Exercise aim » Where an entry below contains an image, skip the image and reproduce the rest exactly.

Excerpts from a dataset
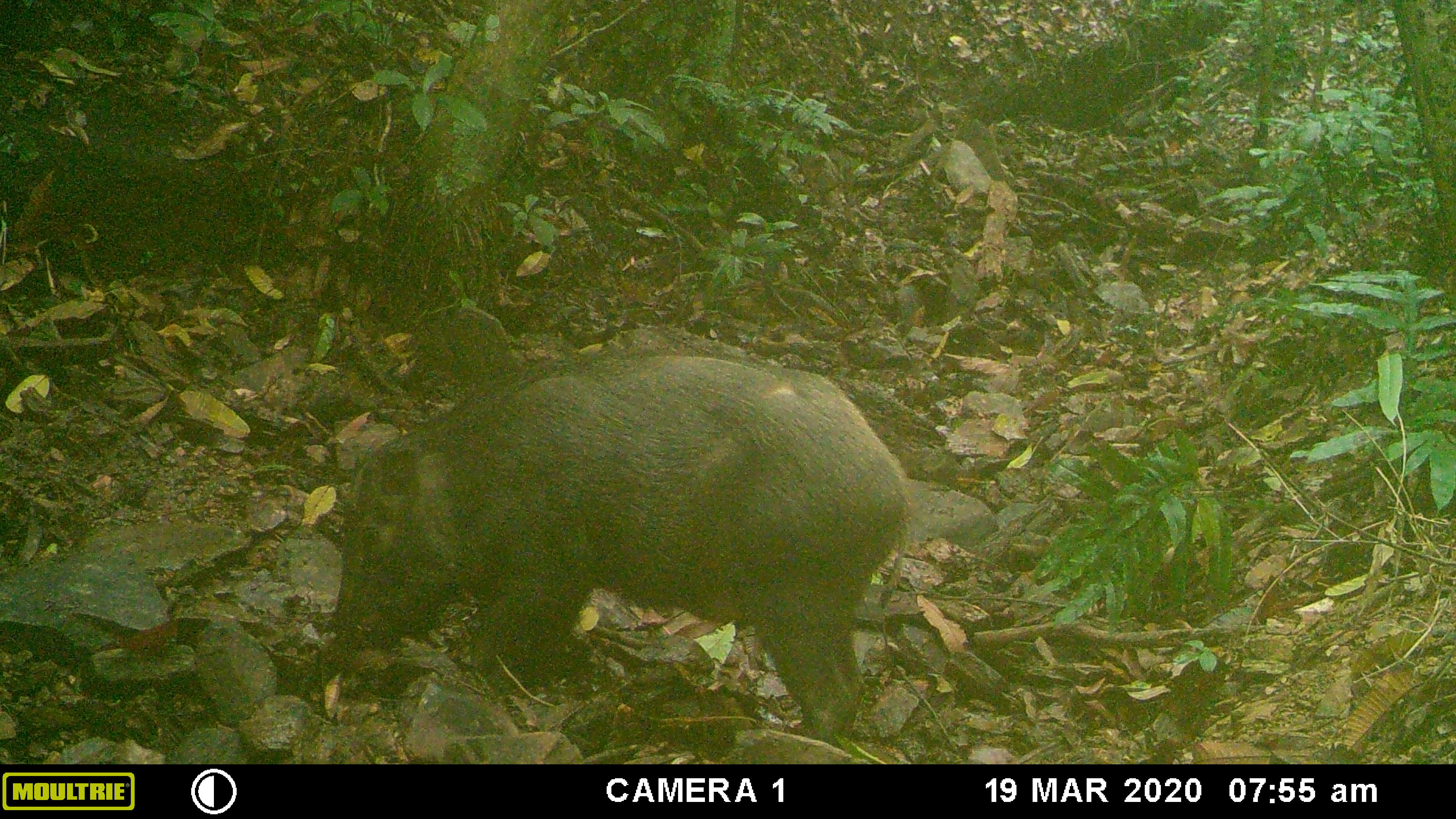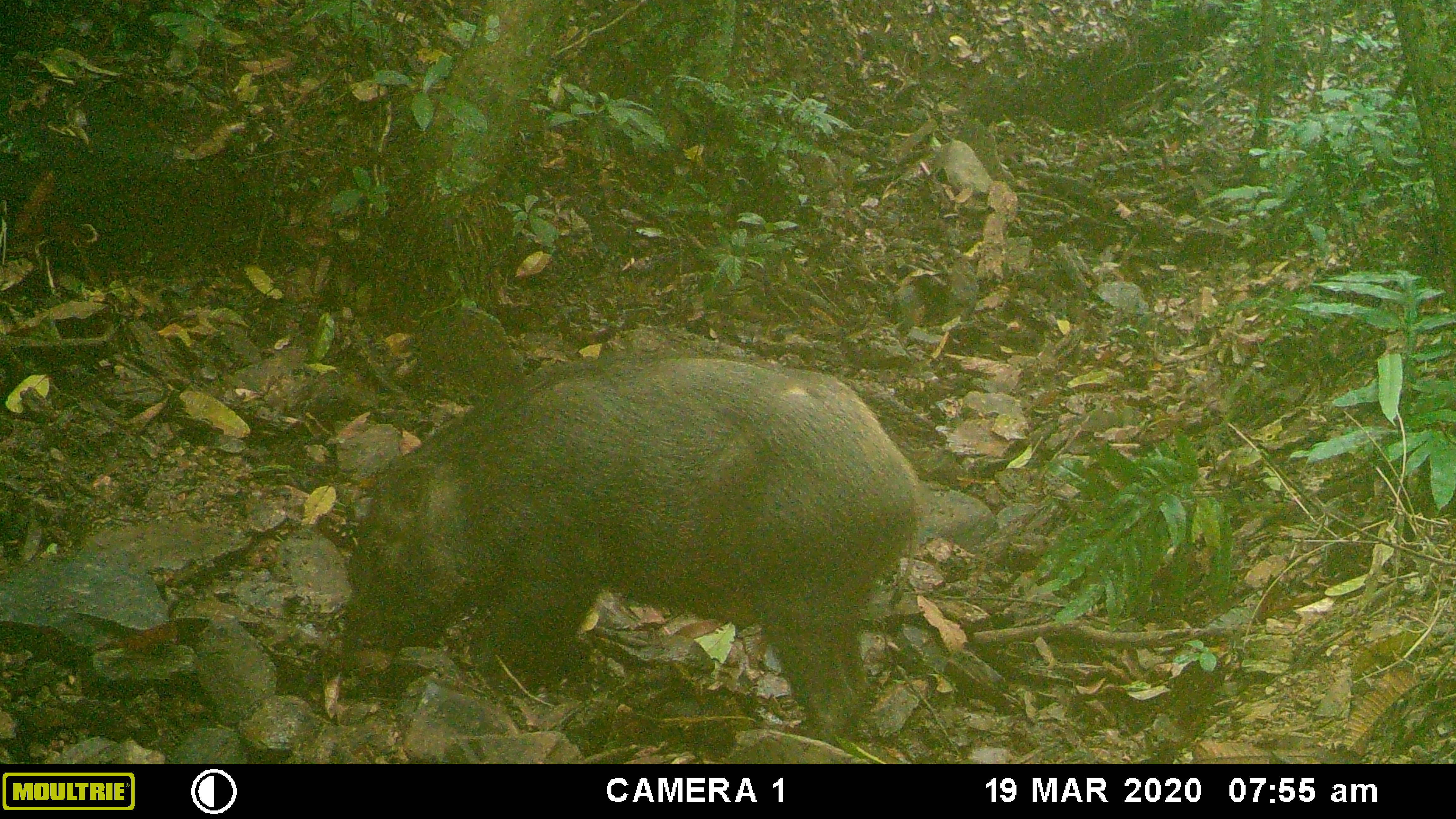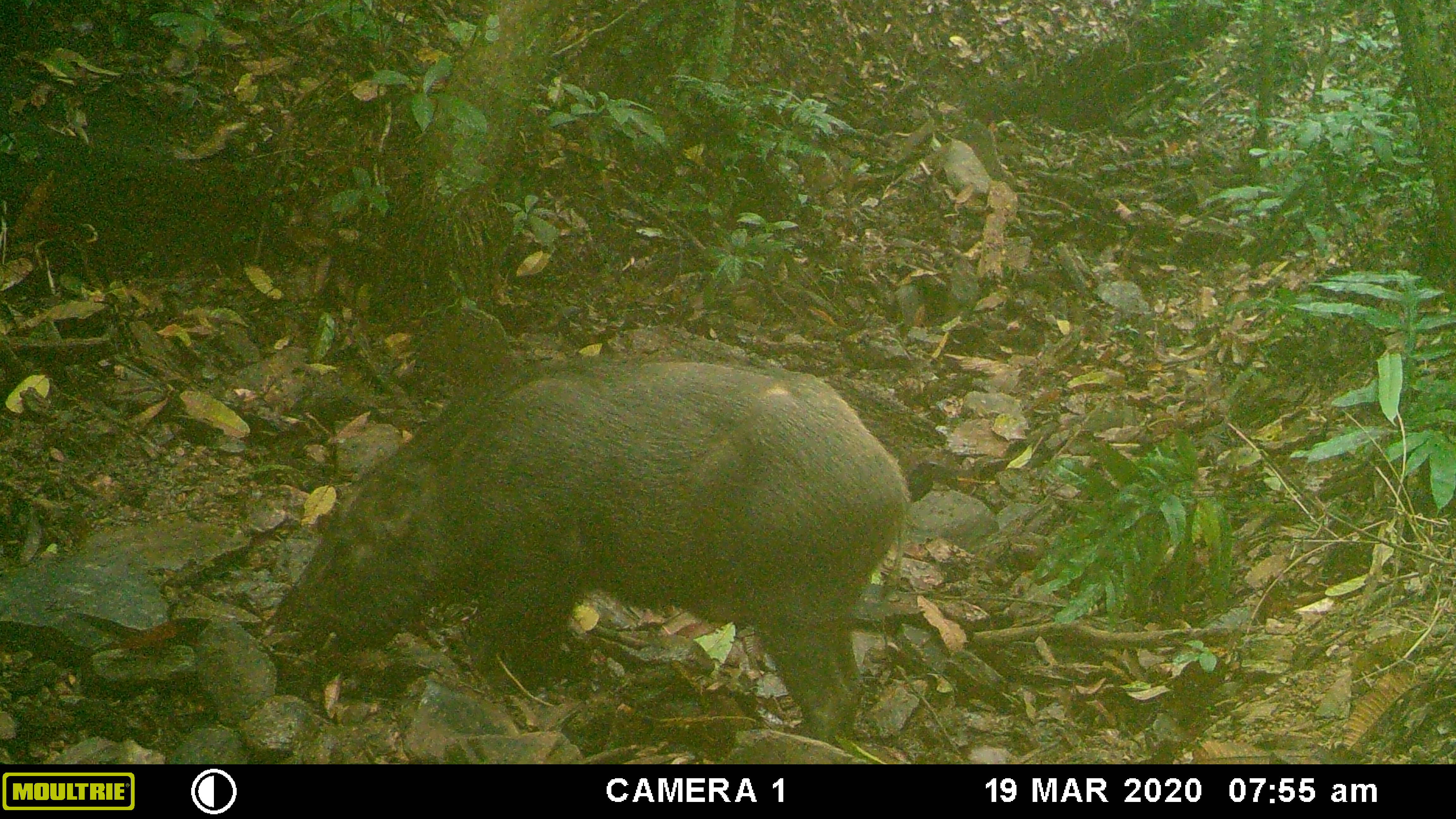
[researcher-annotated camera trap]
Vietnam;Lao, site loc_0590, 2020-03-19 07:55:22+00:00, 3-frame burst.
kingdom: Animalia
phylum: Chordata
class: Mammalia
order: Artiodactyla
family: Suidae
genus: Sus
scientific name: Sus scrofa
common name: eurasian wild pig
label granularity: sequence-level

Expected answer »
[researcher-annotated camera trap]
Vietnam;Lao, site loc_0590, 2020-03-19 07:55:22+00:00, 3-frame burst.
kingdom: Animalia
phylum: Chordata
class: Mammalia
order: Artiodactyla
family: Suidae
genus: Sus
scientific name: Sus scrofa
common name: eurasian wild pig
label granularity: sequence-level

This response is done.